La plus grande foire d'art du monde est suisse. Des marchands bâlois comme Ernst Beyeler et des galeristes bâloises comme Trudl Bruckner décidèrent en 1970 de faire preuve d'audace. Art Basel était née. Les porteurs du projet ont renforcé leur position sur le marché, avec un objectif en tête clair comme de l'eau de roche: le chiffre d'affaires.
L'expansion d'Art Basel au Qatar semble emprunter un chemin similaire, et l'on dispose enfin des premières informations à ce sujet. Le vidéaste égyptien Wael Shawky en assurera la direction artistique.
Il entretient des liens étroits avec la Suisse via Pro Helvetia, mais aussi avec le monde occidental. En 2016, il avait fait sensation au Kunsthaus de Bregenz. Lors de la dernière Biennale de Venise, son travail sur l'influence impériale sur l'Egypte a largement convaincu.
La foire, propriété de la multinationale marketing MCH Group elle aussi basée à Bâle, cherche de nouveaux débouchés. Elle s'est déjà implantée à Hong Kong, Paris et Miami depuis longtemps. Il ne restait alors plus qu'à mettre le grappin sur les pays du Golfe. Le marché de l'art y vit une véritable redéfinition, et l'Inde et ses milliardaires ne sont pas loin. L'émir du Qatar est quant à lui considéré comme la troisième personne la plus riche du monde.
Avec des musées spectaculaires, des collections à plusieurs milliards, des festivals de design et de photographie et des foires d'envergure internationale, le Qatar, comme toute la région, s'impose de plus en plus en tant que centre mondial du commerce de l'art. Entre calcul géopolitique et renouveau culturel, une nouvelle plaque tournante semble prendre forme, qui revendique non seulement le capital, mais aussi la souveraineté en matière d'interprétation.
La première personnalité annoncée est une bonne nouvelle: le vidéaste Wael Shawky est de la partie, et l’ouverture est prévue pour le 5 février. Shawky incarne un art critique et éclairant. Il est politique d’une manière poétique, et émancipateur de façon explicite. Cela donne de l’espoir.
Mais il y a tout de même un «mais». Aux côtés de l'artiste égyptien, on retrouve une société appartenant au gouvernement du Qatar. Elle participe à la curation, et Bâle elle-même exerce également une influence. Sans oublier des galeries locales et occidentales qui, en tant que comité de sélection, ont leur mot à dire sur les participants. Elles défendront leurs propres intérêts.

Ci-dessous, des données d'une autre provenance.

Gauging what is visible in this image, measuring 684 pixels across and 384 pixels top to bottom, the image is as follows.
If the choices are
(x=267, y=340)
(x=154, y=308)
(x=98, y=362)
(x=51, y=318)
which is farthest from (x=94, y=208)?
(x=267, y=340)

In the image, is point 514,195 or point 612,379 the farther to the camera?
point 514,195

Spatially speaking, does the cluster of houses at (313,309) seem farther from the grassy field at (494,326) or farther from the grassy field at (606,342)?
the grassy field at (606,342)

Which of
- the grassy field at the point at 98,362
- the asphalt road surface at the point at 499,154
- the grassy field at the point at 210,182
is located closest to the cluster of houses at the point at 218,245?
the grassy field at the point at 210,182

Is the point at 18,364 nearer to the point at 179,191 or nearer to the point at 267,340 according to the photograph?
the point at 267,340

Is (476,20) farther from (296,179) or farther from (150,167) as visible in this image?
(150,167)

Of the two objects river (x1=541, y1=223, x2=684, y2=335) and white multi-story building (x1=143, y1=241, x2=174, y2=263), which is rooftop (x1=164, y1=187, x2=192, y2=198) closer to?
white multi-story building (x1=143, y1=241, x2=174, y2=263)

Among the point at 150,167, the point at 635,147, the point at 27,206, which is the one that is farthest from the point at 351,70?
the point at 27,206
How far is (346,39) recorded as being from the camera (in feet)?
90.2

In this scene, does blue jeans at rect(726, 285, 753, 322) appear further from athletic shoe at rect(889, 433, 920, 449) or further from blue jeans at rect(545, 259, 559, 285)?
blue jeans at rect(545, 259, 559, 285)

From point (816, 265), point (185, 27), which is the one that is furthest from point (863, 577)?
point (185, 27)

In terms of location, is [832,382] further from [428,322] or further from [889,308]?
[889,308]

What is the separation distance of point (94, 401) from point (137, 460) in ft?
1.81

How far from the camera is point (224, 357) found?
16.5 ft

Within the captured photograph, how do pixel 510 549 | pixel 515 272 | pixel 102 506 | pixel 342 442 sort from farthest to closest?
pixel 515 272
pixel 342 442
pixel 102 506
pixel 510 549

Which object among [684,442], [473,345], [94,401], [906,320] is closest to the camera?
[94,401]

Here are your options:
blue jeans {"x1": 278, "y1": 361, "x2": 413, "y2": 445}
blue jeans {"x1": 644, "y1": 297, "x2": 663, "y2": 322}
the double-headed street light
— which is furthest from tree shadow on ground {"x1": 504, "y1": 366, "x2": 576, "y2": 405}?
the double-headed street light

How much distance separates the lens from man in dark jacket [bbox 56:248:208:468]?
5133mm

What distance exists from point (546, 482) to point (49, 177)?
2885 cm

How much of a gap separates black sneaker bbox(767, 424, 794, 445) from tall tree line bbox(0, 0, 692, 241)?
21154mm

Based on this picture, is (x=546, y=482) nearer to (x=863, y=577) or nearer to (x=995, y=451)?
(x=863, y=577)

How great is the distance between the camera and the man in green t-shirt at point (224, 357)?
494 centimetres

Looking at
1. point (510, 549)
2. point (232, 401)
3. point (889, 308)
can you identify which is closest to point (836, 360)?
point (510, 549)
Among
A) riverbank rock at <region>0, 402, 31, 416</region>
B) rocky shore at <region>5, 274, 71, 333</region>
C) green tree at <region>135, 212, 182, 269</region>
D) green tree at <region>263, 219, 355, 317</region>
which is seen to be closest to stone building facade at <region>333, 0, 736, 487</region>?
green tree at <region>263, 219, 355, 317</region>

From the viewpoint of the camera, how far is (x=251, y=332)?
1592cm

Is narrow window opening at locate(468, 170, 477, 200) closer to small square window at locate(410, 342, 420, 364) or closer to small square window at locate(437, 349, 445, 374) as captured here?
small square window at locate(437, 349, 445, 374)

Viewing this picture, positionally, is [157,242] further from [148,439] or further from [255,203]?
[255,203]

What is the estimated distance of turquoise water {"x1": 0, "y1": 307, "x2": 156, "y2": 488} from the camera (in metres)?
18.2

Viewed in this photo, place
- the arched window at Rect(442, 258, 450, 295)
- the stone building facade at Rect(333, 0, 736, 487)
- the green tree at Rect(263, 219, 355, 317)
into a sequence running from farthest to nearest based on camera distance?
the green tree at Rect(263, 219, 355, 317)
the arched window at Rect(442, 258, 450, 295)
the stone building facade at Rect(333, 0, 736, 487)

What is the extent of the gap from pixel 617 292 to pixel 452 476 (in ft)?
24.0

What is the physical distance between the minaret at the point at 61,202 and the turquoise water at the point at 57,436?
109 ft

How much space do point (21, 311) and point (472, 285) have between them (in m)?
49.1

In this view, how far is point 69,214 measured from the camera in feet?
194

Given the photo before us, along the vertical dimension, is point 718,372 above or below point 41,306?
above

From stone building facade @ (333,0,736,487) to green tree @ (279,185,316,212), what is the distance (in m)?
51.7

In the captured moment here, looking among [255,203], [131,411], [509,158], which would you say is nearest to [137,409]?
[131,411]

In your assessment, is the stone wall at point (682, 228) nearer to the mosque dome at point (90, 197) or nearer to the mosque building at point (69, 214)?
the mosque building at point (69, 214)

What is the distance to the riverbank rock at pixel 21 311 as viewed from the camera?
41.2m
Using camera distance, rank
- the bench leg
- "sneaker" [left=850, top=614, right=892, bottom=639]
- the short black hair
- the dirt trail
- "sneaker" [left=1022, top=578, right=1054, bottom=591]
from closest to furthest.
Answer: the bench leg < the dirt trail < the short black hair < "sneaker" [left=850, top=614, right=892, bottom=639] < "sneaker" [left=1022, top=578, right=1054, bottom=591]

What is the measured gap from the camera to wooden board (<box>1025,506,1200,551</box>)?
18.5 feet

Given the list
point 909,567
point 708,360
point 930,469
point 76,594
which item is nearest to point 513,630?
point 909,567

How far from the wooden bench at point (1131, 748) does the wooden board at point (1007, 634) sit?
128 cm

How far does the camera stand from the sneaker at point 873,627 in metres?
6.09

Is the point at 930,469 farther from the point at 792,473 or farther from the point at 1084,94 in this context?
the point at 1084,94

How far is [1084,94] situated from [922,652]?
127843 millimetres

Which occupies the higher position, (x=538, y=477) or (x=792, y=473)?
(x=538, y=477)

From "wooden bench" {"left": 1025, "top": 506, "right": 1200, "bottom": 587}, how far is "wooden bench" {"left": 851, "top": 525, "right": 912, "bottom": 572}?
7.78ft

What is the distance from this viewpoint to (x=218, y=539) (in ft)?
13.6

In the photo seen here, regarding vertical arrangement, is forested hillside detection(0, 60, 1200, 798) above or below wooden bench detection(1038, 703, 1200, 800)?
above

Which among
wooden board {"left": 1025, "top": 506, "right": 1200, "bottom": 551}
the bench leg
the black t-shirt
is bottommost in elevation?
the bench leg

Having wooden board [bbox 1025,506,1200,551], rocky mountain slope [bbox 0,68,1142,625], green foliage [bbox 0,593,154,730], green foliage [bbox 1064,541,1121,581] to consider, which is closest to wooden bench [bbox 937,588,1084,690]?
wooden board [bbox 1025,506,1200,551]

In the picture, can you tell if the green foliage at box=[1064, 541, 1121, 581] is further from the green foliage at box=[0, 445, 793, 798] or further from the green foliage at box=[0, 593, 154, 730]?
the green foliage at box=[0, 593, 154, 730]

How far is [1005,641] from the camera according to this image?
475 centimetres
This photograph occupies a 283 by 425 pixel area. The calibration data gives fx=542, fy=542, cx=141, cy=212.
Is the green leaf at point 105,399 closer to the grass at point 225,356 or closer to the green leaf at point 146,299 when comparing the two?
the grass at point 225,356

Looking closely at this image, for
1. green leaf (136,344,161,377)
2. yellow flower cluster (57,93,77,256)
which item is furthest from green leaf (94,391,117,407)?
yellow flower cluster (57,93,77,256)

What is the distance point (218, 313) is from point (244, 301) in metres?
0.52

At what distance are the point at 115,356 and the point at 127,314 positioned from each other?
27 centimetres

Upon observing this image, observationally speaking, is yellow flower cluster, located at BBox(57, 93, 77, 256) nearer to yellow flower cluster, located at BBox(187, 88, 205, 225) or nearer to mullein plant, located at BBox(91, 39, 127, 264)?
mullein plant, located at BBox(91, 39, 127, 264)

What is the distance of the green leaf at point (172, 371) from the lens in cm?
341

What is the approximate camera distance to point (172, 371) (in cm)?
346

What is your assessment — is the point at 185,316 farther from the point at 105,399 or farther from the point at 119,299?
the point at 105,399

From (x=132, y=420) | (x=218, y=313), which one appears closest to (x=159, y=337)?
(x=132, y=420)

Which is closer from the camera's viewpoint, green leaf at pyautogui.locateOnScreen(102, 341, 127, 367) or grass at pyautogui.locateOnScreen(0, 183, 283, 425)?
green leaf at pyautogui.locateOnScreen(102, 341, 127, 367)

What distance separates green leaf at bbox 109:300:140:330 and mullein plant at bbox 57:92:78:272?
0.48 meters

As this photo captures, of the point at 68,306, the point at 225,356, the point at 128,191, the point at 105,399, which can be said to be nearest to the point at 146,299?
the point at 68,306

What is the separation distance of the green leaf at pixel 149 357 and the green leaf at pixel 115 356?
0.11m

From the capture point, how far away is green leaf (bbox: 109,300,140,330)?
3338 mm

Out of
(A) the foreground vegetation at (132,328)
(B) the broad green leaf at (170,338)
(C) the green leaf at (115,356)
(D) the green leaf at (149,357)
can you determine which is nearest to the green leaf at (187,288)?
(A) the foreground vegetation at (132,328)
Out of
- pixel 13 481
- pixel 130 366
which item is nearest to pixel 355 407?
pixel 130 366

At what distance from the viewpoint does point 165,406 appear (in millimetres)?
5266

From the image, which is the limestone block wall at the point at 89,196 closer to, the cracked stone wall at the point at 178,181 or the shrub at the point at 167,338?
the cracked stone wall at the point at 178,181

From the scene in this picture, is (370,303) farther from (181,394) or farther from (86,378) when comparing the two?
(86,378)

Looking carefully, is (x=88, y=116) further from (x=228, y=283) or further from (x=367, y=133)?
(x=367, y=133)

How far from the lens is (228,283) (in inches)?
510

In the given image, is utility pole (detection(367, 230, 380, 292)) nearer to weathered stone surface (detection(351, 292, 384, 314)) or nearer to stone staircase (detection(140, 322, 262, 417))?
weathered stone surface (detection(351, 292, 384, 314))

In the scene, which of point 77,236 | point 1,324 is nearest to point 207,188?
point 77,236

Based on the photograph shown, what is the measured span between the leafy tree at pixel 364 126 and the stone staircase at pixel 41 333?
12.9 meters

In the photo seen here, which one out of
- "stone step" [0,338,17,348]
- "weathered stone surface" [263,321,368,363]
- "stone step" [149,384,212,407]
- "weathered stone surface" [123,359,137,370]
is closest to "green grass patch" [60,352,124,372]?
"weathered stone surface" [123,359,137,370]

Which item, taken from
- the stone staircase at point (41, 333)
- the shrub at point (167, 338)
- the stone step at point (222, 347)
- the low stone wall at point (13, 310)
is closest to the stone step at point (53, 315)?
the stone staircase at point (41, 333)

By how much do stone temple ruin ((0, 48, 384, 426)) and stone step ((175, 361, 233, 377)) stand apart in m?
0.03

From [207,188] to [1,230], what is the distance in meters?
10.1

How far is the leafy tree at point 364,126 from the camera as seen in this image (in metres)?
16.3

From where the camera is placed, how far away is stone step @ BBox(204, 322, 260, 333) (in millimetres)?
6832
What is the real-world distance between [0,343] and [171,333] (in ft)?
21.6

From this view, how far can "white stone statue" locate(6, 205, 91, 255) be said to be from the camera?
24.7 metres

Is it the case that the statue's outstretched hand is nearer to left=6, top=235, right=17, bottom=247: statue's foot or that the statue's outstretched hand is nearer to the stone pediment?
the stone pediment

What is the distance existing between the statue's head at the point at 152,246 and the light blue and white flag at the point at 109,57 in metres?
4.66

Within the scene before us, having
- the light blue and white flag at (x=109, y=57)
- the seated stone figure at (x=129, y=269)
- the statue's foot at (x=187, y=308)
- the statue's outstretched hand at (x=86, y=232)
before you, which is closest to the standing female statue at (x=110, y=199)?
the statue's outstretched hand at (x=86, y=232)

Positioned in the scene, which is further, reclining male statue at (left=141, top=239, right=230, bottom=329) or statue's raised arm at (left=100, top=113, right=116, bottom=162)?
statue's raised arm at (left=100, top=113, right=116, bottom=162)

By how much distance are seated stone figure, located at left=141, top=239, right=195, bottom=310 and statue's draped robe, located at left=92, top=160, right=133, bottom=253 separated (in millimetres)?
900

Mais de quels intérêts s'agira-t-il précisément? «Art goes Doha», qu'est-ce que cela peut bien signifier, au fond? Quelque chose de bien, à n'en pas douter. Malgré un arrière-fond moins reluisant, compte tenu de la situation des droits humains dans le pays et la région.
La liberté de croyance et la liberté artistique pour lesquelles l'art s'engage peuvent-elles avoir un effet positif sur la société qatarie? Admirera-t-on le travail d'artistes homosexuels? L'implantation persistante de l'art dans le pays assouplira-t-elle «l'interdiction des gays» au Qatar?
En politique étrangère, le concept du «changement par le commerce» n'a franchement pas fonctionné en Russie. Cela ne veut pas forcément dire que l'erreur se répètera au Qatar.